Friday, July 15, 2011

Strategic Teacher Compensation: What role does evaluation play?

Teacher evaluation is a fiction in the traditional teacher compensation system. Report after report shows that majority of teachers score proficient or excellent. Only extremely small percentages are rated unsatisfactory. Aside from the logical and intellectual errors evident in the system that treats teachers as children from Lake Wobegon, traditional evaluation is categorically unnecessary to determining rates of compensation. Since the system uses the accurately measurable factors of years of experience and amount of education, there is no need to rate a teacher's effectiveness or the contribution to the overall school strategic vision.

Strategic Teacher Compensation depends heavily on both program evaluation and individual professional evaluation. Because teacher value is aligned directly with explicit strateigic priorities, its evaluations of teacher contributions must be based around fulfillment of the startegy. Consequently, while standardized tests and other traditional academic instruments may be helpful, they are far from sufficient. Universal, summative assessments are not designed to measure a teacher's faithful implementation of a strategic plan. In fact, it is entirely conceivable that a teacher might reject and undermine a strategic plan in order to "teach to the test."

Test scores are an easily available objective measure. They have been the basis for many merit pay systems. However, there are many problems with the use of test scores in determining pay. Some subjects do not have traditional test data. A cohort of students can have a bad year. some schools have greater student mobility than others.

Given the low utility of any single standardized test, Strategic Teacher Compensation relies on a system of self, peer, student, and supervisor observation and evaluation. However, instead of looking for specific score levels or school-wide performance improvements, the evaluation process for Strategic Teacher Compensation is designed to answer a single question: "How well is this teacher representing and executing the strategic priorities of the school?"

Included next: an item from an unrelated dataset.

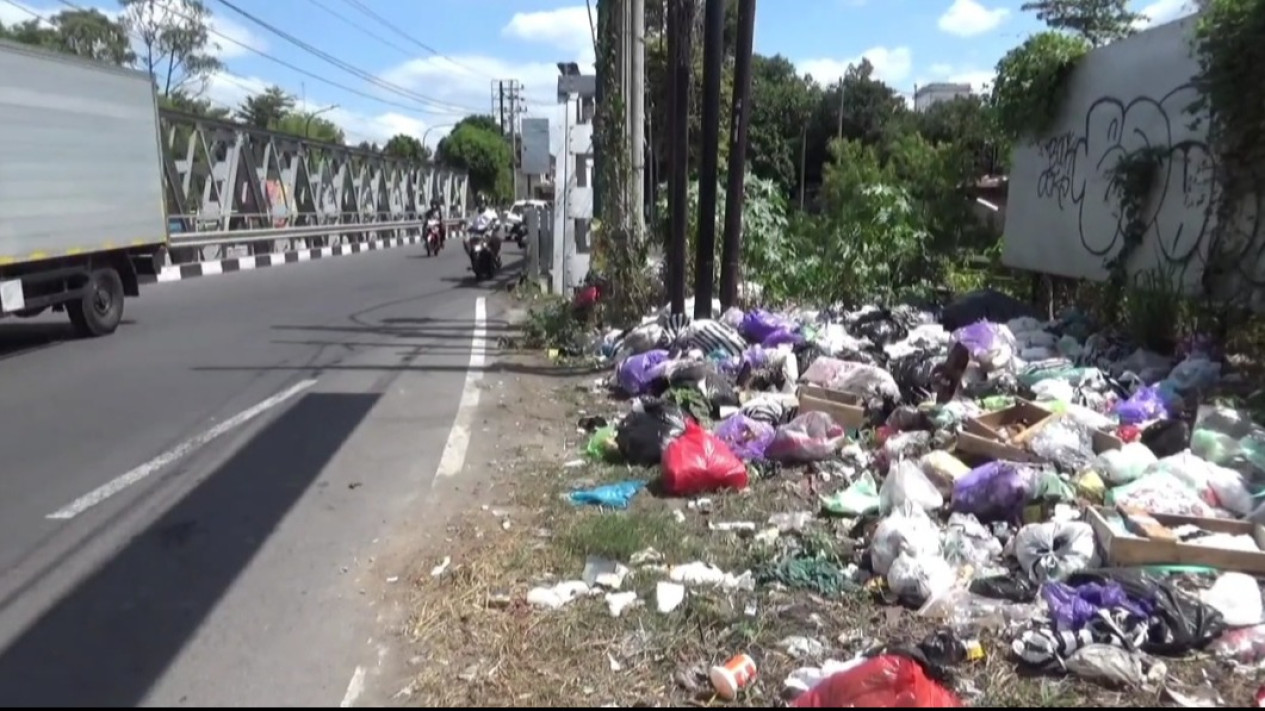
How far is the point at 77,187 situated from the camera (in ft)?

The overemphasis on single test scores is wrong. There are situations where measuring and improving test scores may be a strategic priority for a school. In fact, in a very low performing school, it may be appropriate to have test scores as one measure of teacher success. Even in those cases, we recommend that a teacher be evaluated on that a teacher be evaluated on test scores over tme--based on student growth, not necessarily on absolute test scores.